## What you are asked to do:
Give all the lines below again, exactly, with no pictures.

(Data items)

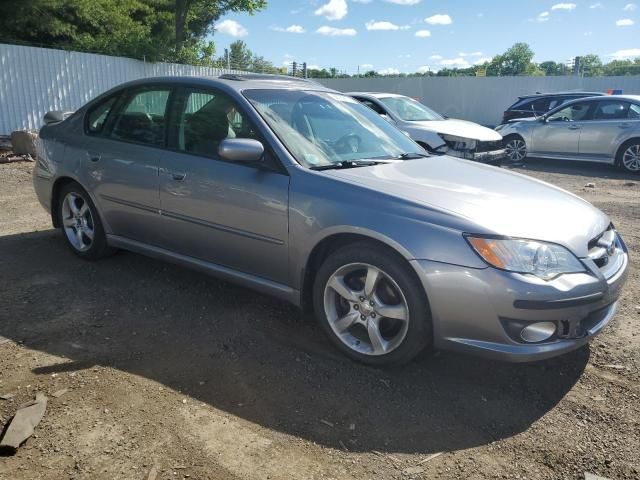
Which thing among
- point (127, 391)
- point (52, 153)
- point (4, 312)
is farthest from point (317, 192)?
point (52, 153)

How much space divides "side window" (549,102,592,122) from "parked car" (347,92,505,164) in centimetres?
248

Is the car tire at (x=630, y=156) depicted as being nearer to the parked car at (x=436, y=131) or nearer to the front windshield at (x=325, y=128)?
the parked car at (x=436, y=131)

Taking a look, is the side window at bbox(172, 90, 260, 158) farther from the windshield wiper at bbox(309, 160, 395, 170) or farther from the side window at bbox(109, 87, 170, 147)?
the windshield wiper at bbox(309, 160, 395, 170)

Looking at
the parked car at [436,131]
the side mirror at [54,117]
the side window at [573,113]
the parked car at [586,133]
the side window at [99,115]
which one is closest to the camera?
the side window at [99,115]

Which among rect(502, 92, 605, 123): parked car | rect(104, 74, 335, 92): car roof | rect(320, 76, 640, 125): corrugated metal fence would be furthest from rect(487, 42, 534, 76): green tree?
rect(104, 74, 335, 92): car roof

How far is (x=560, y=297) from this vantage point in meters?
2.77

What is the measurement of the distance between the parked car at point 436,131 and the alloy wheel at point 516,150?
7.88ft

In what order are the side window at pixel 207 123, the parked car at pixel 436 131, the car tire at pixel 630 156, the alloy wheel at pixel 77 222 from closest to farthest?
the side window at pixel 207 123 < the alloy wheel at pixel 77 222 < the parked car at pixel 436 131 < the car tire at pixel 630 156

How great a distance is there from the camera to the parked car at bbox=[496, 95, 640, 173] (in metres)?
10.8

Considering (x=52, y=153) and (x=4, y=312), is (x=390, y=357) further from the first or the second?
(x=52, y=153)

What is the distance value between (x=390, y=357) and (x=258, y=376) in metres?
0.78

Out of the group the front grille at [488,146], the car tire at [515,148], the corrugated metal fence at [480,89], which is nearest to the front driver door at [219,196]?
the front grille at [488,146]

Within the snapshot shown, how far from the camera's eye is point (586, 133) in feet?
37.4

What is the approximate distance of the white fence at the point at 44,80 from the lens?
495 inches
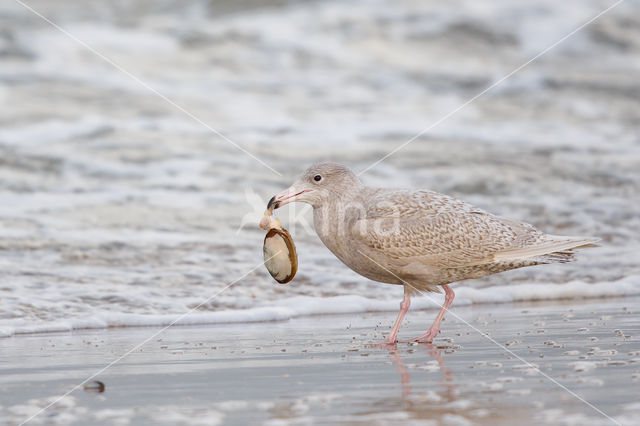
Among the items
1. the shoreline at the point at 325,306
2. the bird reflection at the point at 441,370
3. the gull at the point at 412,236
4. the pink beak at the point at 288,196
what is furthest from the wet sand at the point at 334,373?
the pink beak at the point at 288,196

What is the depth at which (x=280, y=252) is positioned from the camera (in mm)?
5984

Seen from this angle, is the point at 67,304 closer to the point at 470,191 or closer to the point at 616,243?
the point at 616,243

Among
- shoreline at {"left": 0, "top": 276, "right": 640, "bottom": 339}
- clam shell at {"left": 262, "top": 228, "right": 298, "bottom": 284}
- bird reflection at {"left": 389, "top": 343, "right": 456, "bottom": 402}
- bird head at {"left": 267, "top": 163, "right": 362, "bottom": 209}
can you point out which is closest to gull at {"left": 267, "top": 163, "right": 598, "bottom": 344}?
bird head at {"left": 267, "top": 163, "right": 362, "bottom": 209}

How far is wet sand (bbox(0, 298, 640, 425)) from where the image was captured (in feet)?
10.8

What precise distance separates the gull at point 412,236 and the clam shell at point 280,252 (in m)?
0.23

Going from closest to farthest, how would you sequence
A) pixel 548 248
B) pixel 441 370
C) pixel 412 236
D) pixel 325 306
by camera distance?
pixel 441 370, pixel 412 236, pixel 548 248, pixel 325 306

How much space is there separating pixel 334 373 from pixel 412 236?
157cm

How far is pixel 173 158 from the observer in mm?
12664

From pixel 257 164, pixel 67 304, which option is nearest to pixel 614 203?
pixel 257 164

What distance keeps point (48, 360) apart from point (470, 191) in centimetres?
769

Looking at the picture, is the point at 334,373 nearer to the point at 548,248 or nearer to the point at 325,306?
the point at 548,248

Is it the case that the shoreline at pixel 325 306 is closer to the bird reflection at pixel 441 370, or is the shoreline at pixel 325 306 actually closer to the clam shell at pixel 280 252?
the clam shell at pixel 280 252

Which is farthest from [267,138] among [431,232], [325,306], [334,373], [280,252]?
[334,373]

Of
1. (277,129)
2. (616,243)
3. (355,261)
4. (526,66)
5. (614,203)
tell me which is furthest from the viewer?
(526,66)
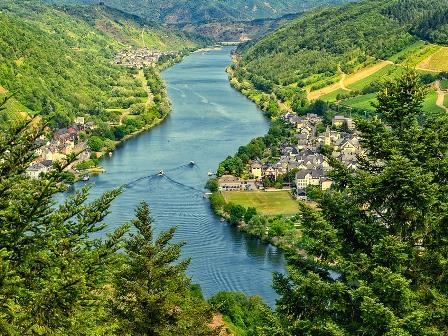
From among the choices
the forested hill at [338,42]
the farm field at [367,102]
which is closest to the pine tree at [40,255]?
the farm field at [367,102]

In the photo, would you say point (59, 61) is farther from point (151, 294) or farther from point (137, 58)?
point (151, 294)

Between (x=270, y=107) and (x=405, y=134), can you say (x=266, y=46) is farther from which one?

## Answer:
Which thing among
- point (127, 391)
- point (52, 153)
- point (4, 312)
is farthest from point (317, 192)?
point (52, 153)

How much space divides "side window" (549,102,592,122) from "parked car" (347,92,505,164) in centimetres?
248

Is the car tire at (x=630, y=156) depicted as being nearer to the parked car at (x=436, y=131) or nearer to the front windshield at (x=325, y=128)?
the parked car at (x=436, y=131)

Taking a look, is the side window at bbox(172, 90, 260, 158) farther from the windshield wiper at bbox(309, 160, 395, 170) or farther from the side window at bbox(109, 87, 170, 147)?
the windshield wiper at bbox(309, 160, 395, 170)

Looking at
the parked car at [436,131]
the side mirror at [54,117]
the side window at [573,113]
the parked car at [586,133]
the side window at [99,115]
which one is closest to the camera?
the side window at [99,115]

Which among rect(502, 92, 605, 123): parked car | rect(104, 74, 335, 92): car roof | rect(320, 76, 640, 125): corrugated metal fence would be furthest from rect(487, 42, 534, 76): green tree?
rect(104, 74, 335, 92): car roof

How far is (x=560, y=297) from this vantage point in meters?
2.77

What is the measurement of the distance between the parked car at point 436,131 and the alloy wheel at point 516,150?
7.88ft

In what order are the side window at pixel 207 123, the parked car at pixel 436 131, the car tire at pixel 630 156, the alloy wheel at pixel 77 222 from closest to farthest?
the side window at pixel 207 123 < the alloy wheel at pixel 77 222 < the parked car at pixel 436 131 < the car tire at pixel 630 156

How great a distance is there from the camera to the parked car at bbox=[496, 95, 640, 173] (in metres)?
10.8

Considering (x=52, y=153) and (x=4, y=312), is (x=390, y=357) further from the first or the second?
(x=52, y=153)

What is the distance value between (x=390, y=357) and (x=258, y=376) in metres?
0.78

Out of the group the front grille at [488,146], the car tire at [515,148], the corrugated metal fence at [480,89], which is nearest to the front driver door at [219,196]?
the front grille at [488,146]

Within the snapshot shown, how far from the camera's eye is point (586, 133) in feet?
37.4

What is the approximate distance of the white fence at the point at 44,80 from the lens?
495 inches
Among the items
1. the shoreline at the point at 325,306
2. the bird reflection at the point at 441,370
3. the gull at the point at 412,236
4. the pink beak at the point at 288,196
what is furthest from the wet sand at the point at 334,373?
the pink beak at the point at 288,196

What is the depth at which (x=280, y=252) is positioned from the camera (in mm)?
5984

Seen from this angle, is the point at 67,304 closer to the point at 470,191 or closer to the point at 616,243?
the point at 616,243

Among
- shoreline at {"left": 0, "top": 276, "right": 640, "bottom": 339}
- clam shell at {"left": 262, "top": 228, "right": 298, "bottom": 284}
- bird reflection at {"left": 389, "top": 343, "right": 456, "bottom": 402}
- bird head at {"left": 267, "top": 163, "right": 362, "bottom": 209}
can you point out which is closest to gull at {"left": 267, "top": 163, "right": 598, "bottom": 344}?
bird head at {"left": 267, "top": 163, "right": 362, "bottom": 209}

How far is wet sand (bbox(0, 298, 640, 425)) from where the image was captured (in feet)?
10.8

What precise distance separates the gull at point 412,236 and the clam shell at point 280,252 (in m)?
0.23

Going from closest to farthest, how would you sequence
A) pixel 548 248
B) pixel 441 370
C) pixel 412 236
D) pixel 325 306
by camera distance?
pixel 441 370, pixel 412 236, pixel 548 248, pixel 325 306

How much space is there separating pixel 334 373 from pixel 412 236?
157cm

How far is pixel 173 158 from the observer in mm?
12664

From pixel 257 164, pixel 67 304, which option is nearest to pixel 614 203?
pixel 257 164

What distance keeps point (48, 360) apart from point (470, 191) in centimetres?
769

Looking at the picture, is the point at 334,373 nearer to the point at 548,248 or nearer to the point at 325,306?
the point at 548,248

Is it the case that the shoreline at pixel 325 306 is closer to the bird reflection at pixel 441 370, or is the shoreline at pixel 325 306 actually closer to the clam shell at pixel 280 252?
the clam shell at pixel 280 252

Which is farthest from [267,138] among [431,232], [325,306], [334,373], [280,252]?
[334,373]

Of
1. (277,129)
2. (616,243)
3. (355,261)
4. (526,66)
5. (614,203)
tell me which is furthest from the viewer?
(526,66)
From among the choices
the forested hill at [338,42]
the farm field at [367,102]
which is closest to the pine tree at [40,255]?
the farm field at [367,102]

In the photo, would you say point (59, 61) is farther from point (151, 294) or farther from point (137, 58)?
point (151, 294)

Between (x=270, y=107) and (x=405, y=134), can you say (x=266, y=46) is farther from which one?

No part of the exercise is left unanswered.